Dr Anthony has seen Prime Minister Pierre lead from in front for almost a year-and-a-half, his successor taking-up the gauntlet where he left off; and likewise ensuring giving central focus to the SLP’s campaign theme of ‘Putting People First’, with the most vulnerable assisted through subsidies of several essential items like food (flour, sugar and rice) and energy (cooking gas and gasoline).

He’s also seen the parliamentary and public performances of fellow ex-prime minister Allen Chastanet since July 26, 2021, as he tries to remain relevant by stoking unnecessary strife and knowingly making impossible political demands.

Dr Anthony has been there, done all that and seen it all in the last 25 years and hardly anything will surprise him now, even though nothing remains the same in politics.

Having led Saint Lucia into the 21st Century and his three administrations established a long track record to be shared with all successors, it ought to be understandable that he’d be the best-placed person to decide what next for himself – and how best he feels he can contribute to Saint Lucia without still being treated (or expected to behave) like he’s still interested in again becoming SLP Political Leader and Prime Minister of Saint Lucia.

Indeed, from the very night he handed the party over lock-stock-and-barrel to his longtime Deputy Leader and appointed Deputy Prime Minister, Dr Anthony knew, in his heart of hearts, it wasn’t a kneejerk reaction to the loss, but an honourable move to allow his successor to get as early a start as possible.
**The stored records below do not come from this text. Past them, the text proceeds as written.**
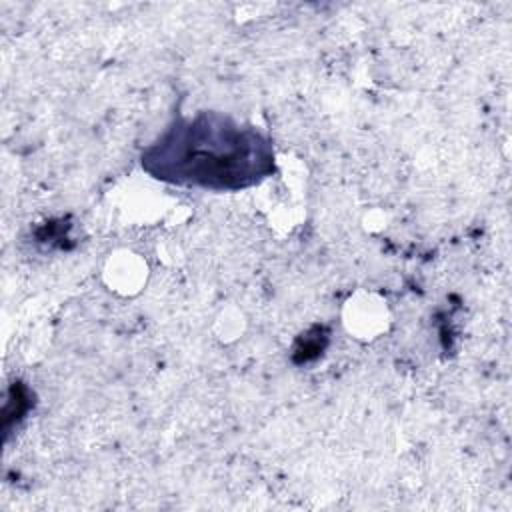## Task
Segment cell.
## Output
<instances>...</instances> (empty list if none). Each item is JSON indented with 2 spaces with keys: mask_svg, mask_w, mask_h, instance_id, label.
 Segmentation results:
<instances>
[{
  "mask_svg": "<svg viewBox=\"0 0 512 512\" xmlns=\"http://www.w3.org/2000/svg\"><path fill=\"white\" fill-rule=\"evenodd\" d=\"M272 148L256 128L202 112L174 122L144 156L156 178L212 190H238L272 172Z\"/></svg>",
  "mask_w": 512,
  "mask_h": 512,
  "instance_id": "1",
  "label": "cell"
}]
</instances>
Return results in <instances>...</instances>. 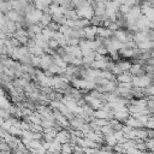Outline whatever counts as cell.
I'll return each mask as SVG.
<instances>
[{
  "mask_svg": "<svg viewBox=\"0 0 154 154\" xmlns=\"http://www.w3.org/2000/svg\"><path fill=\"white\" fill-rule=\"evenodd\" d=\"M77 12H78L79 18H87V19H90L95 14V11H94V7L91 4H87L82 7H78Z\"/></svg>",
  "mask_w": 154,
  "mask_h": 154,
  "instance_id": "obj_1",
  "label": "cell"
},
{
  "mask_svg": "<svg viewBox=\"0 0 154 154\" xmlns=\"http://www.w3.org/2000/svg\"><path fill=\"white\" fill-rule=\"evenodd\" d=\"M85 31V37L87 40H95L97 37V26L95 25H89L87 28H84Z\"/></svg>",
  "mask_w": 154,
  "mask_h": 154,
  "instance_id": "obj_2",
  "label": "cell"
},
{
  "mask_svg": "<svg viewBox=\"0 0 154 154\" xmlns=\"http://www.w3.org/2000/svg\"><path fill=\"white\" fill-rule=\"evenodd\" d=\"M55 138H57L59 142H61V143L70 142V140H71V132H69L67 130H64V129H63V130H60V131L57 132Z\"/></svg>",
  "mask_w": 154,
  "mask_h": 154,
  "instance_id": "obj_3",
  "label": "cell"
},
{
  "mask_svg": "<svg viewBox=\"0 0 154 154\" xmlns=\"http://www.w3.org/2000/svg\"><path fill=\"white\" fill-rule=\"evenodd\" d=\"M103 140H105V143L106 144H108V146H116V144H118V140L116 138V136H114V134L112 132V134H107V135H103Z\"/></svg>",
  "mask_w": 154,
  "mask_h": 154,
  "instance_id": "obj_4",
  "label": "cell"
},
{
  "mask_svg": "<svg viewBox=\"0 0 154 154\" xmlns=\"http://www.w3.org/2000/svg\"><path fill=\"white\" fill-rule=\"evenodd\" d=\"M132 77H134V75H131L129 71H126V72H123V73L118 75L117 76V81L118 82H131Z\"/></svg>",
  "mask_w": 154,
  "mask_h": 154,
  "instance_id": "obj_5",
  "label": "cell"
},
{
  "mask_svg": "<svg viewBox=\"0 0 154 154\" xmlns=\"http://www.w3.org/2000/svg\"><path fill=\"white\" fill-rule=\"evenodd\" d=\"M52 20H53L52 13H43L42 17H41V19H40V23H41L43 26H47Z\"/></svg>",
  "mask_w": 154,
  "mask_h": 154,
  "instance_id": "obj_6",
  "label": "cell"
},
{
  "mask_svg": "<svg viewBox=\"0 0 154 154\" xmlns=\"http://www.w3.org/2000/svg\"><path fill=\"white\" fill-rule=\"evenodd\" d=\"M130 10H131V5H129V4H122L119 6V12L123 14H128L130 12Z\"/></svg>",
  "mask_w": 154,
  "mask_h": 154,
  "instance_id": "obj_7",
  "label": "cell"
}]
</instances>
He never intended to walk, drive or sail into his political sunset – and it would not be like him either, to even want to appear to have decided to walk away from representing his constituents just because he was no longer Party Leader or Prime Minister.

Instead, Dr Anthony elected, selected and consciously opted to go the route of ex-prime ministers in the UK parliament – to become a backbencher.

However, in the Saint Lucia and wider Caribbean context: back-benching on the government’s parliamentary frontline.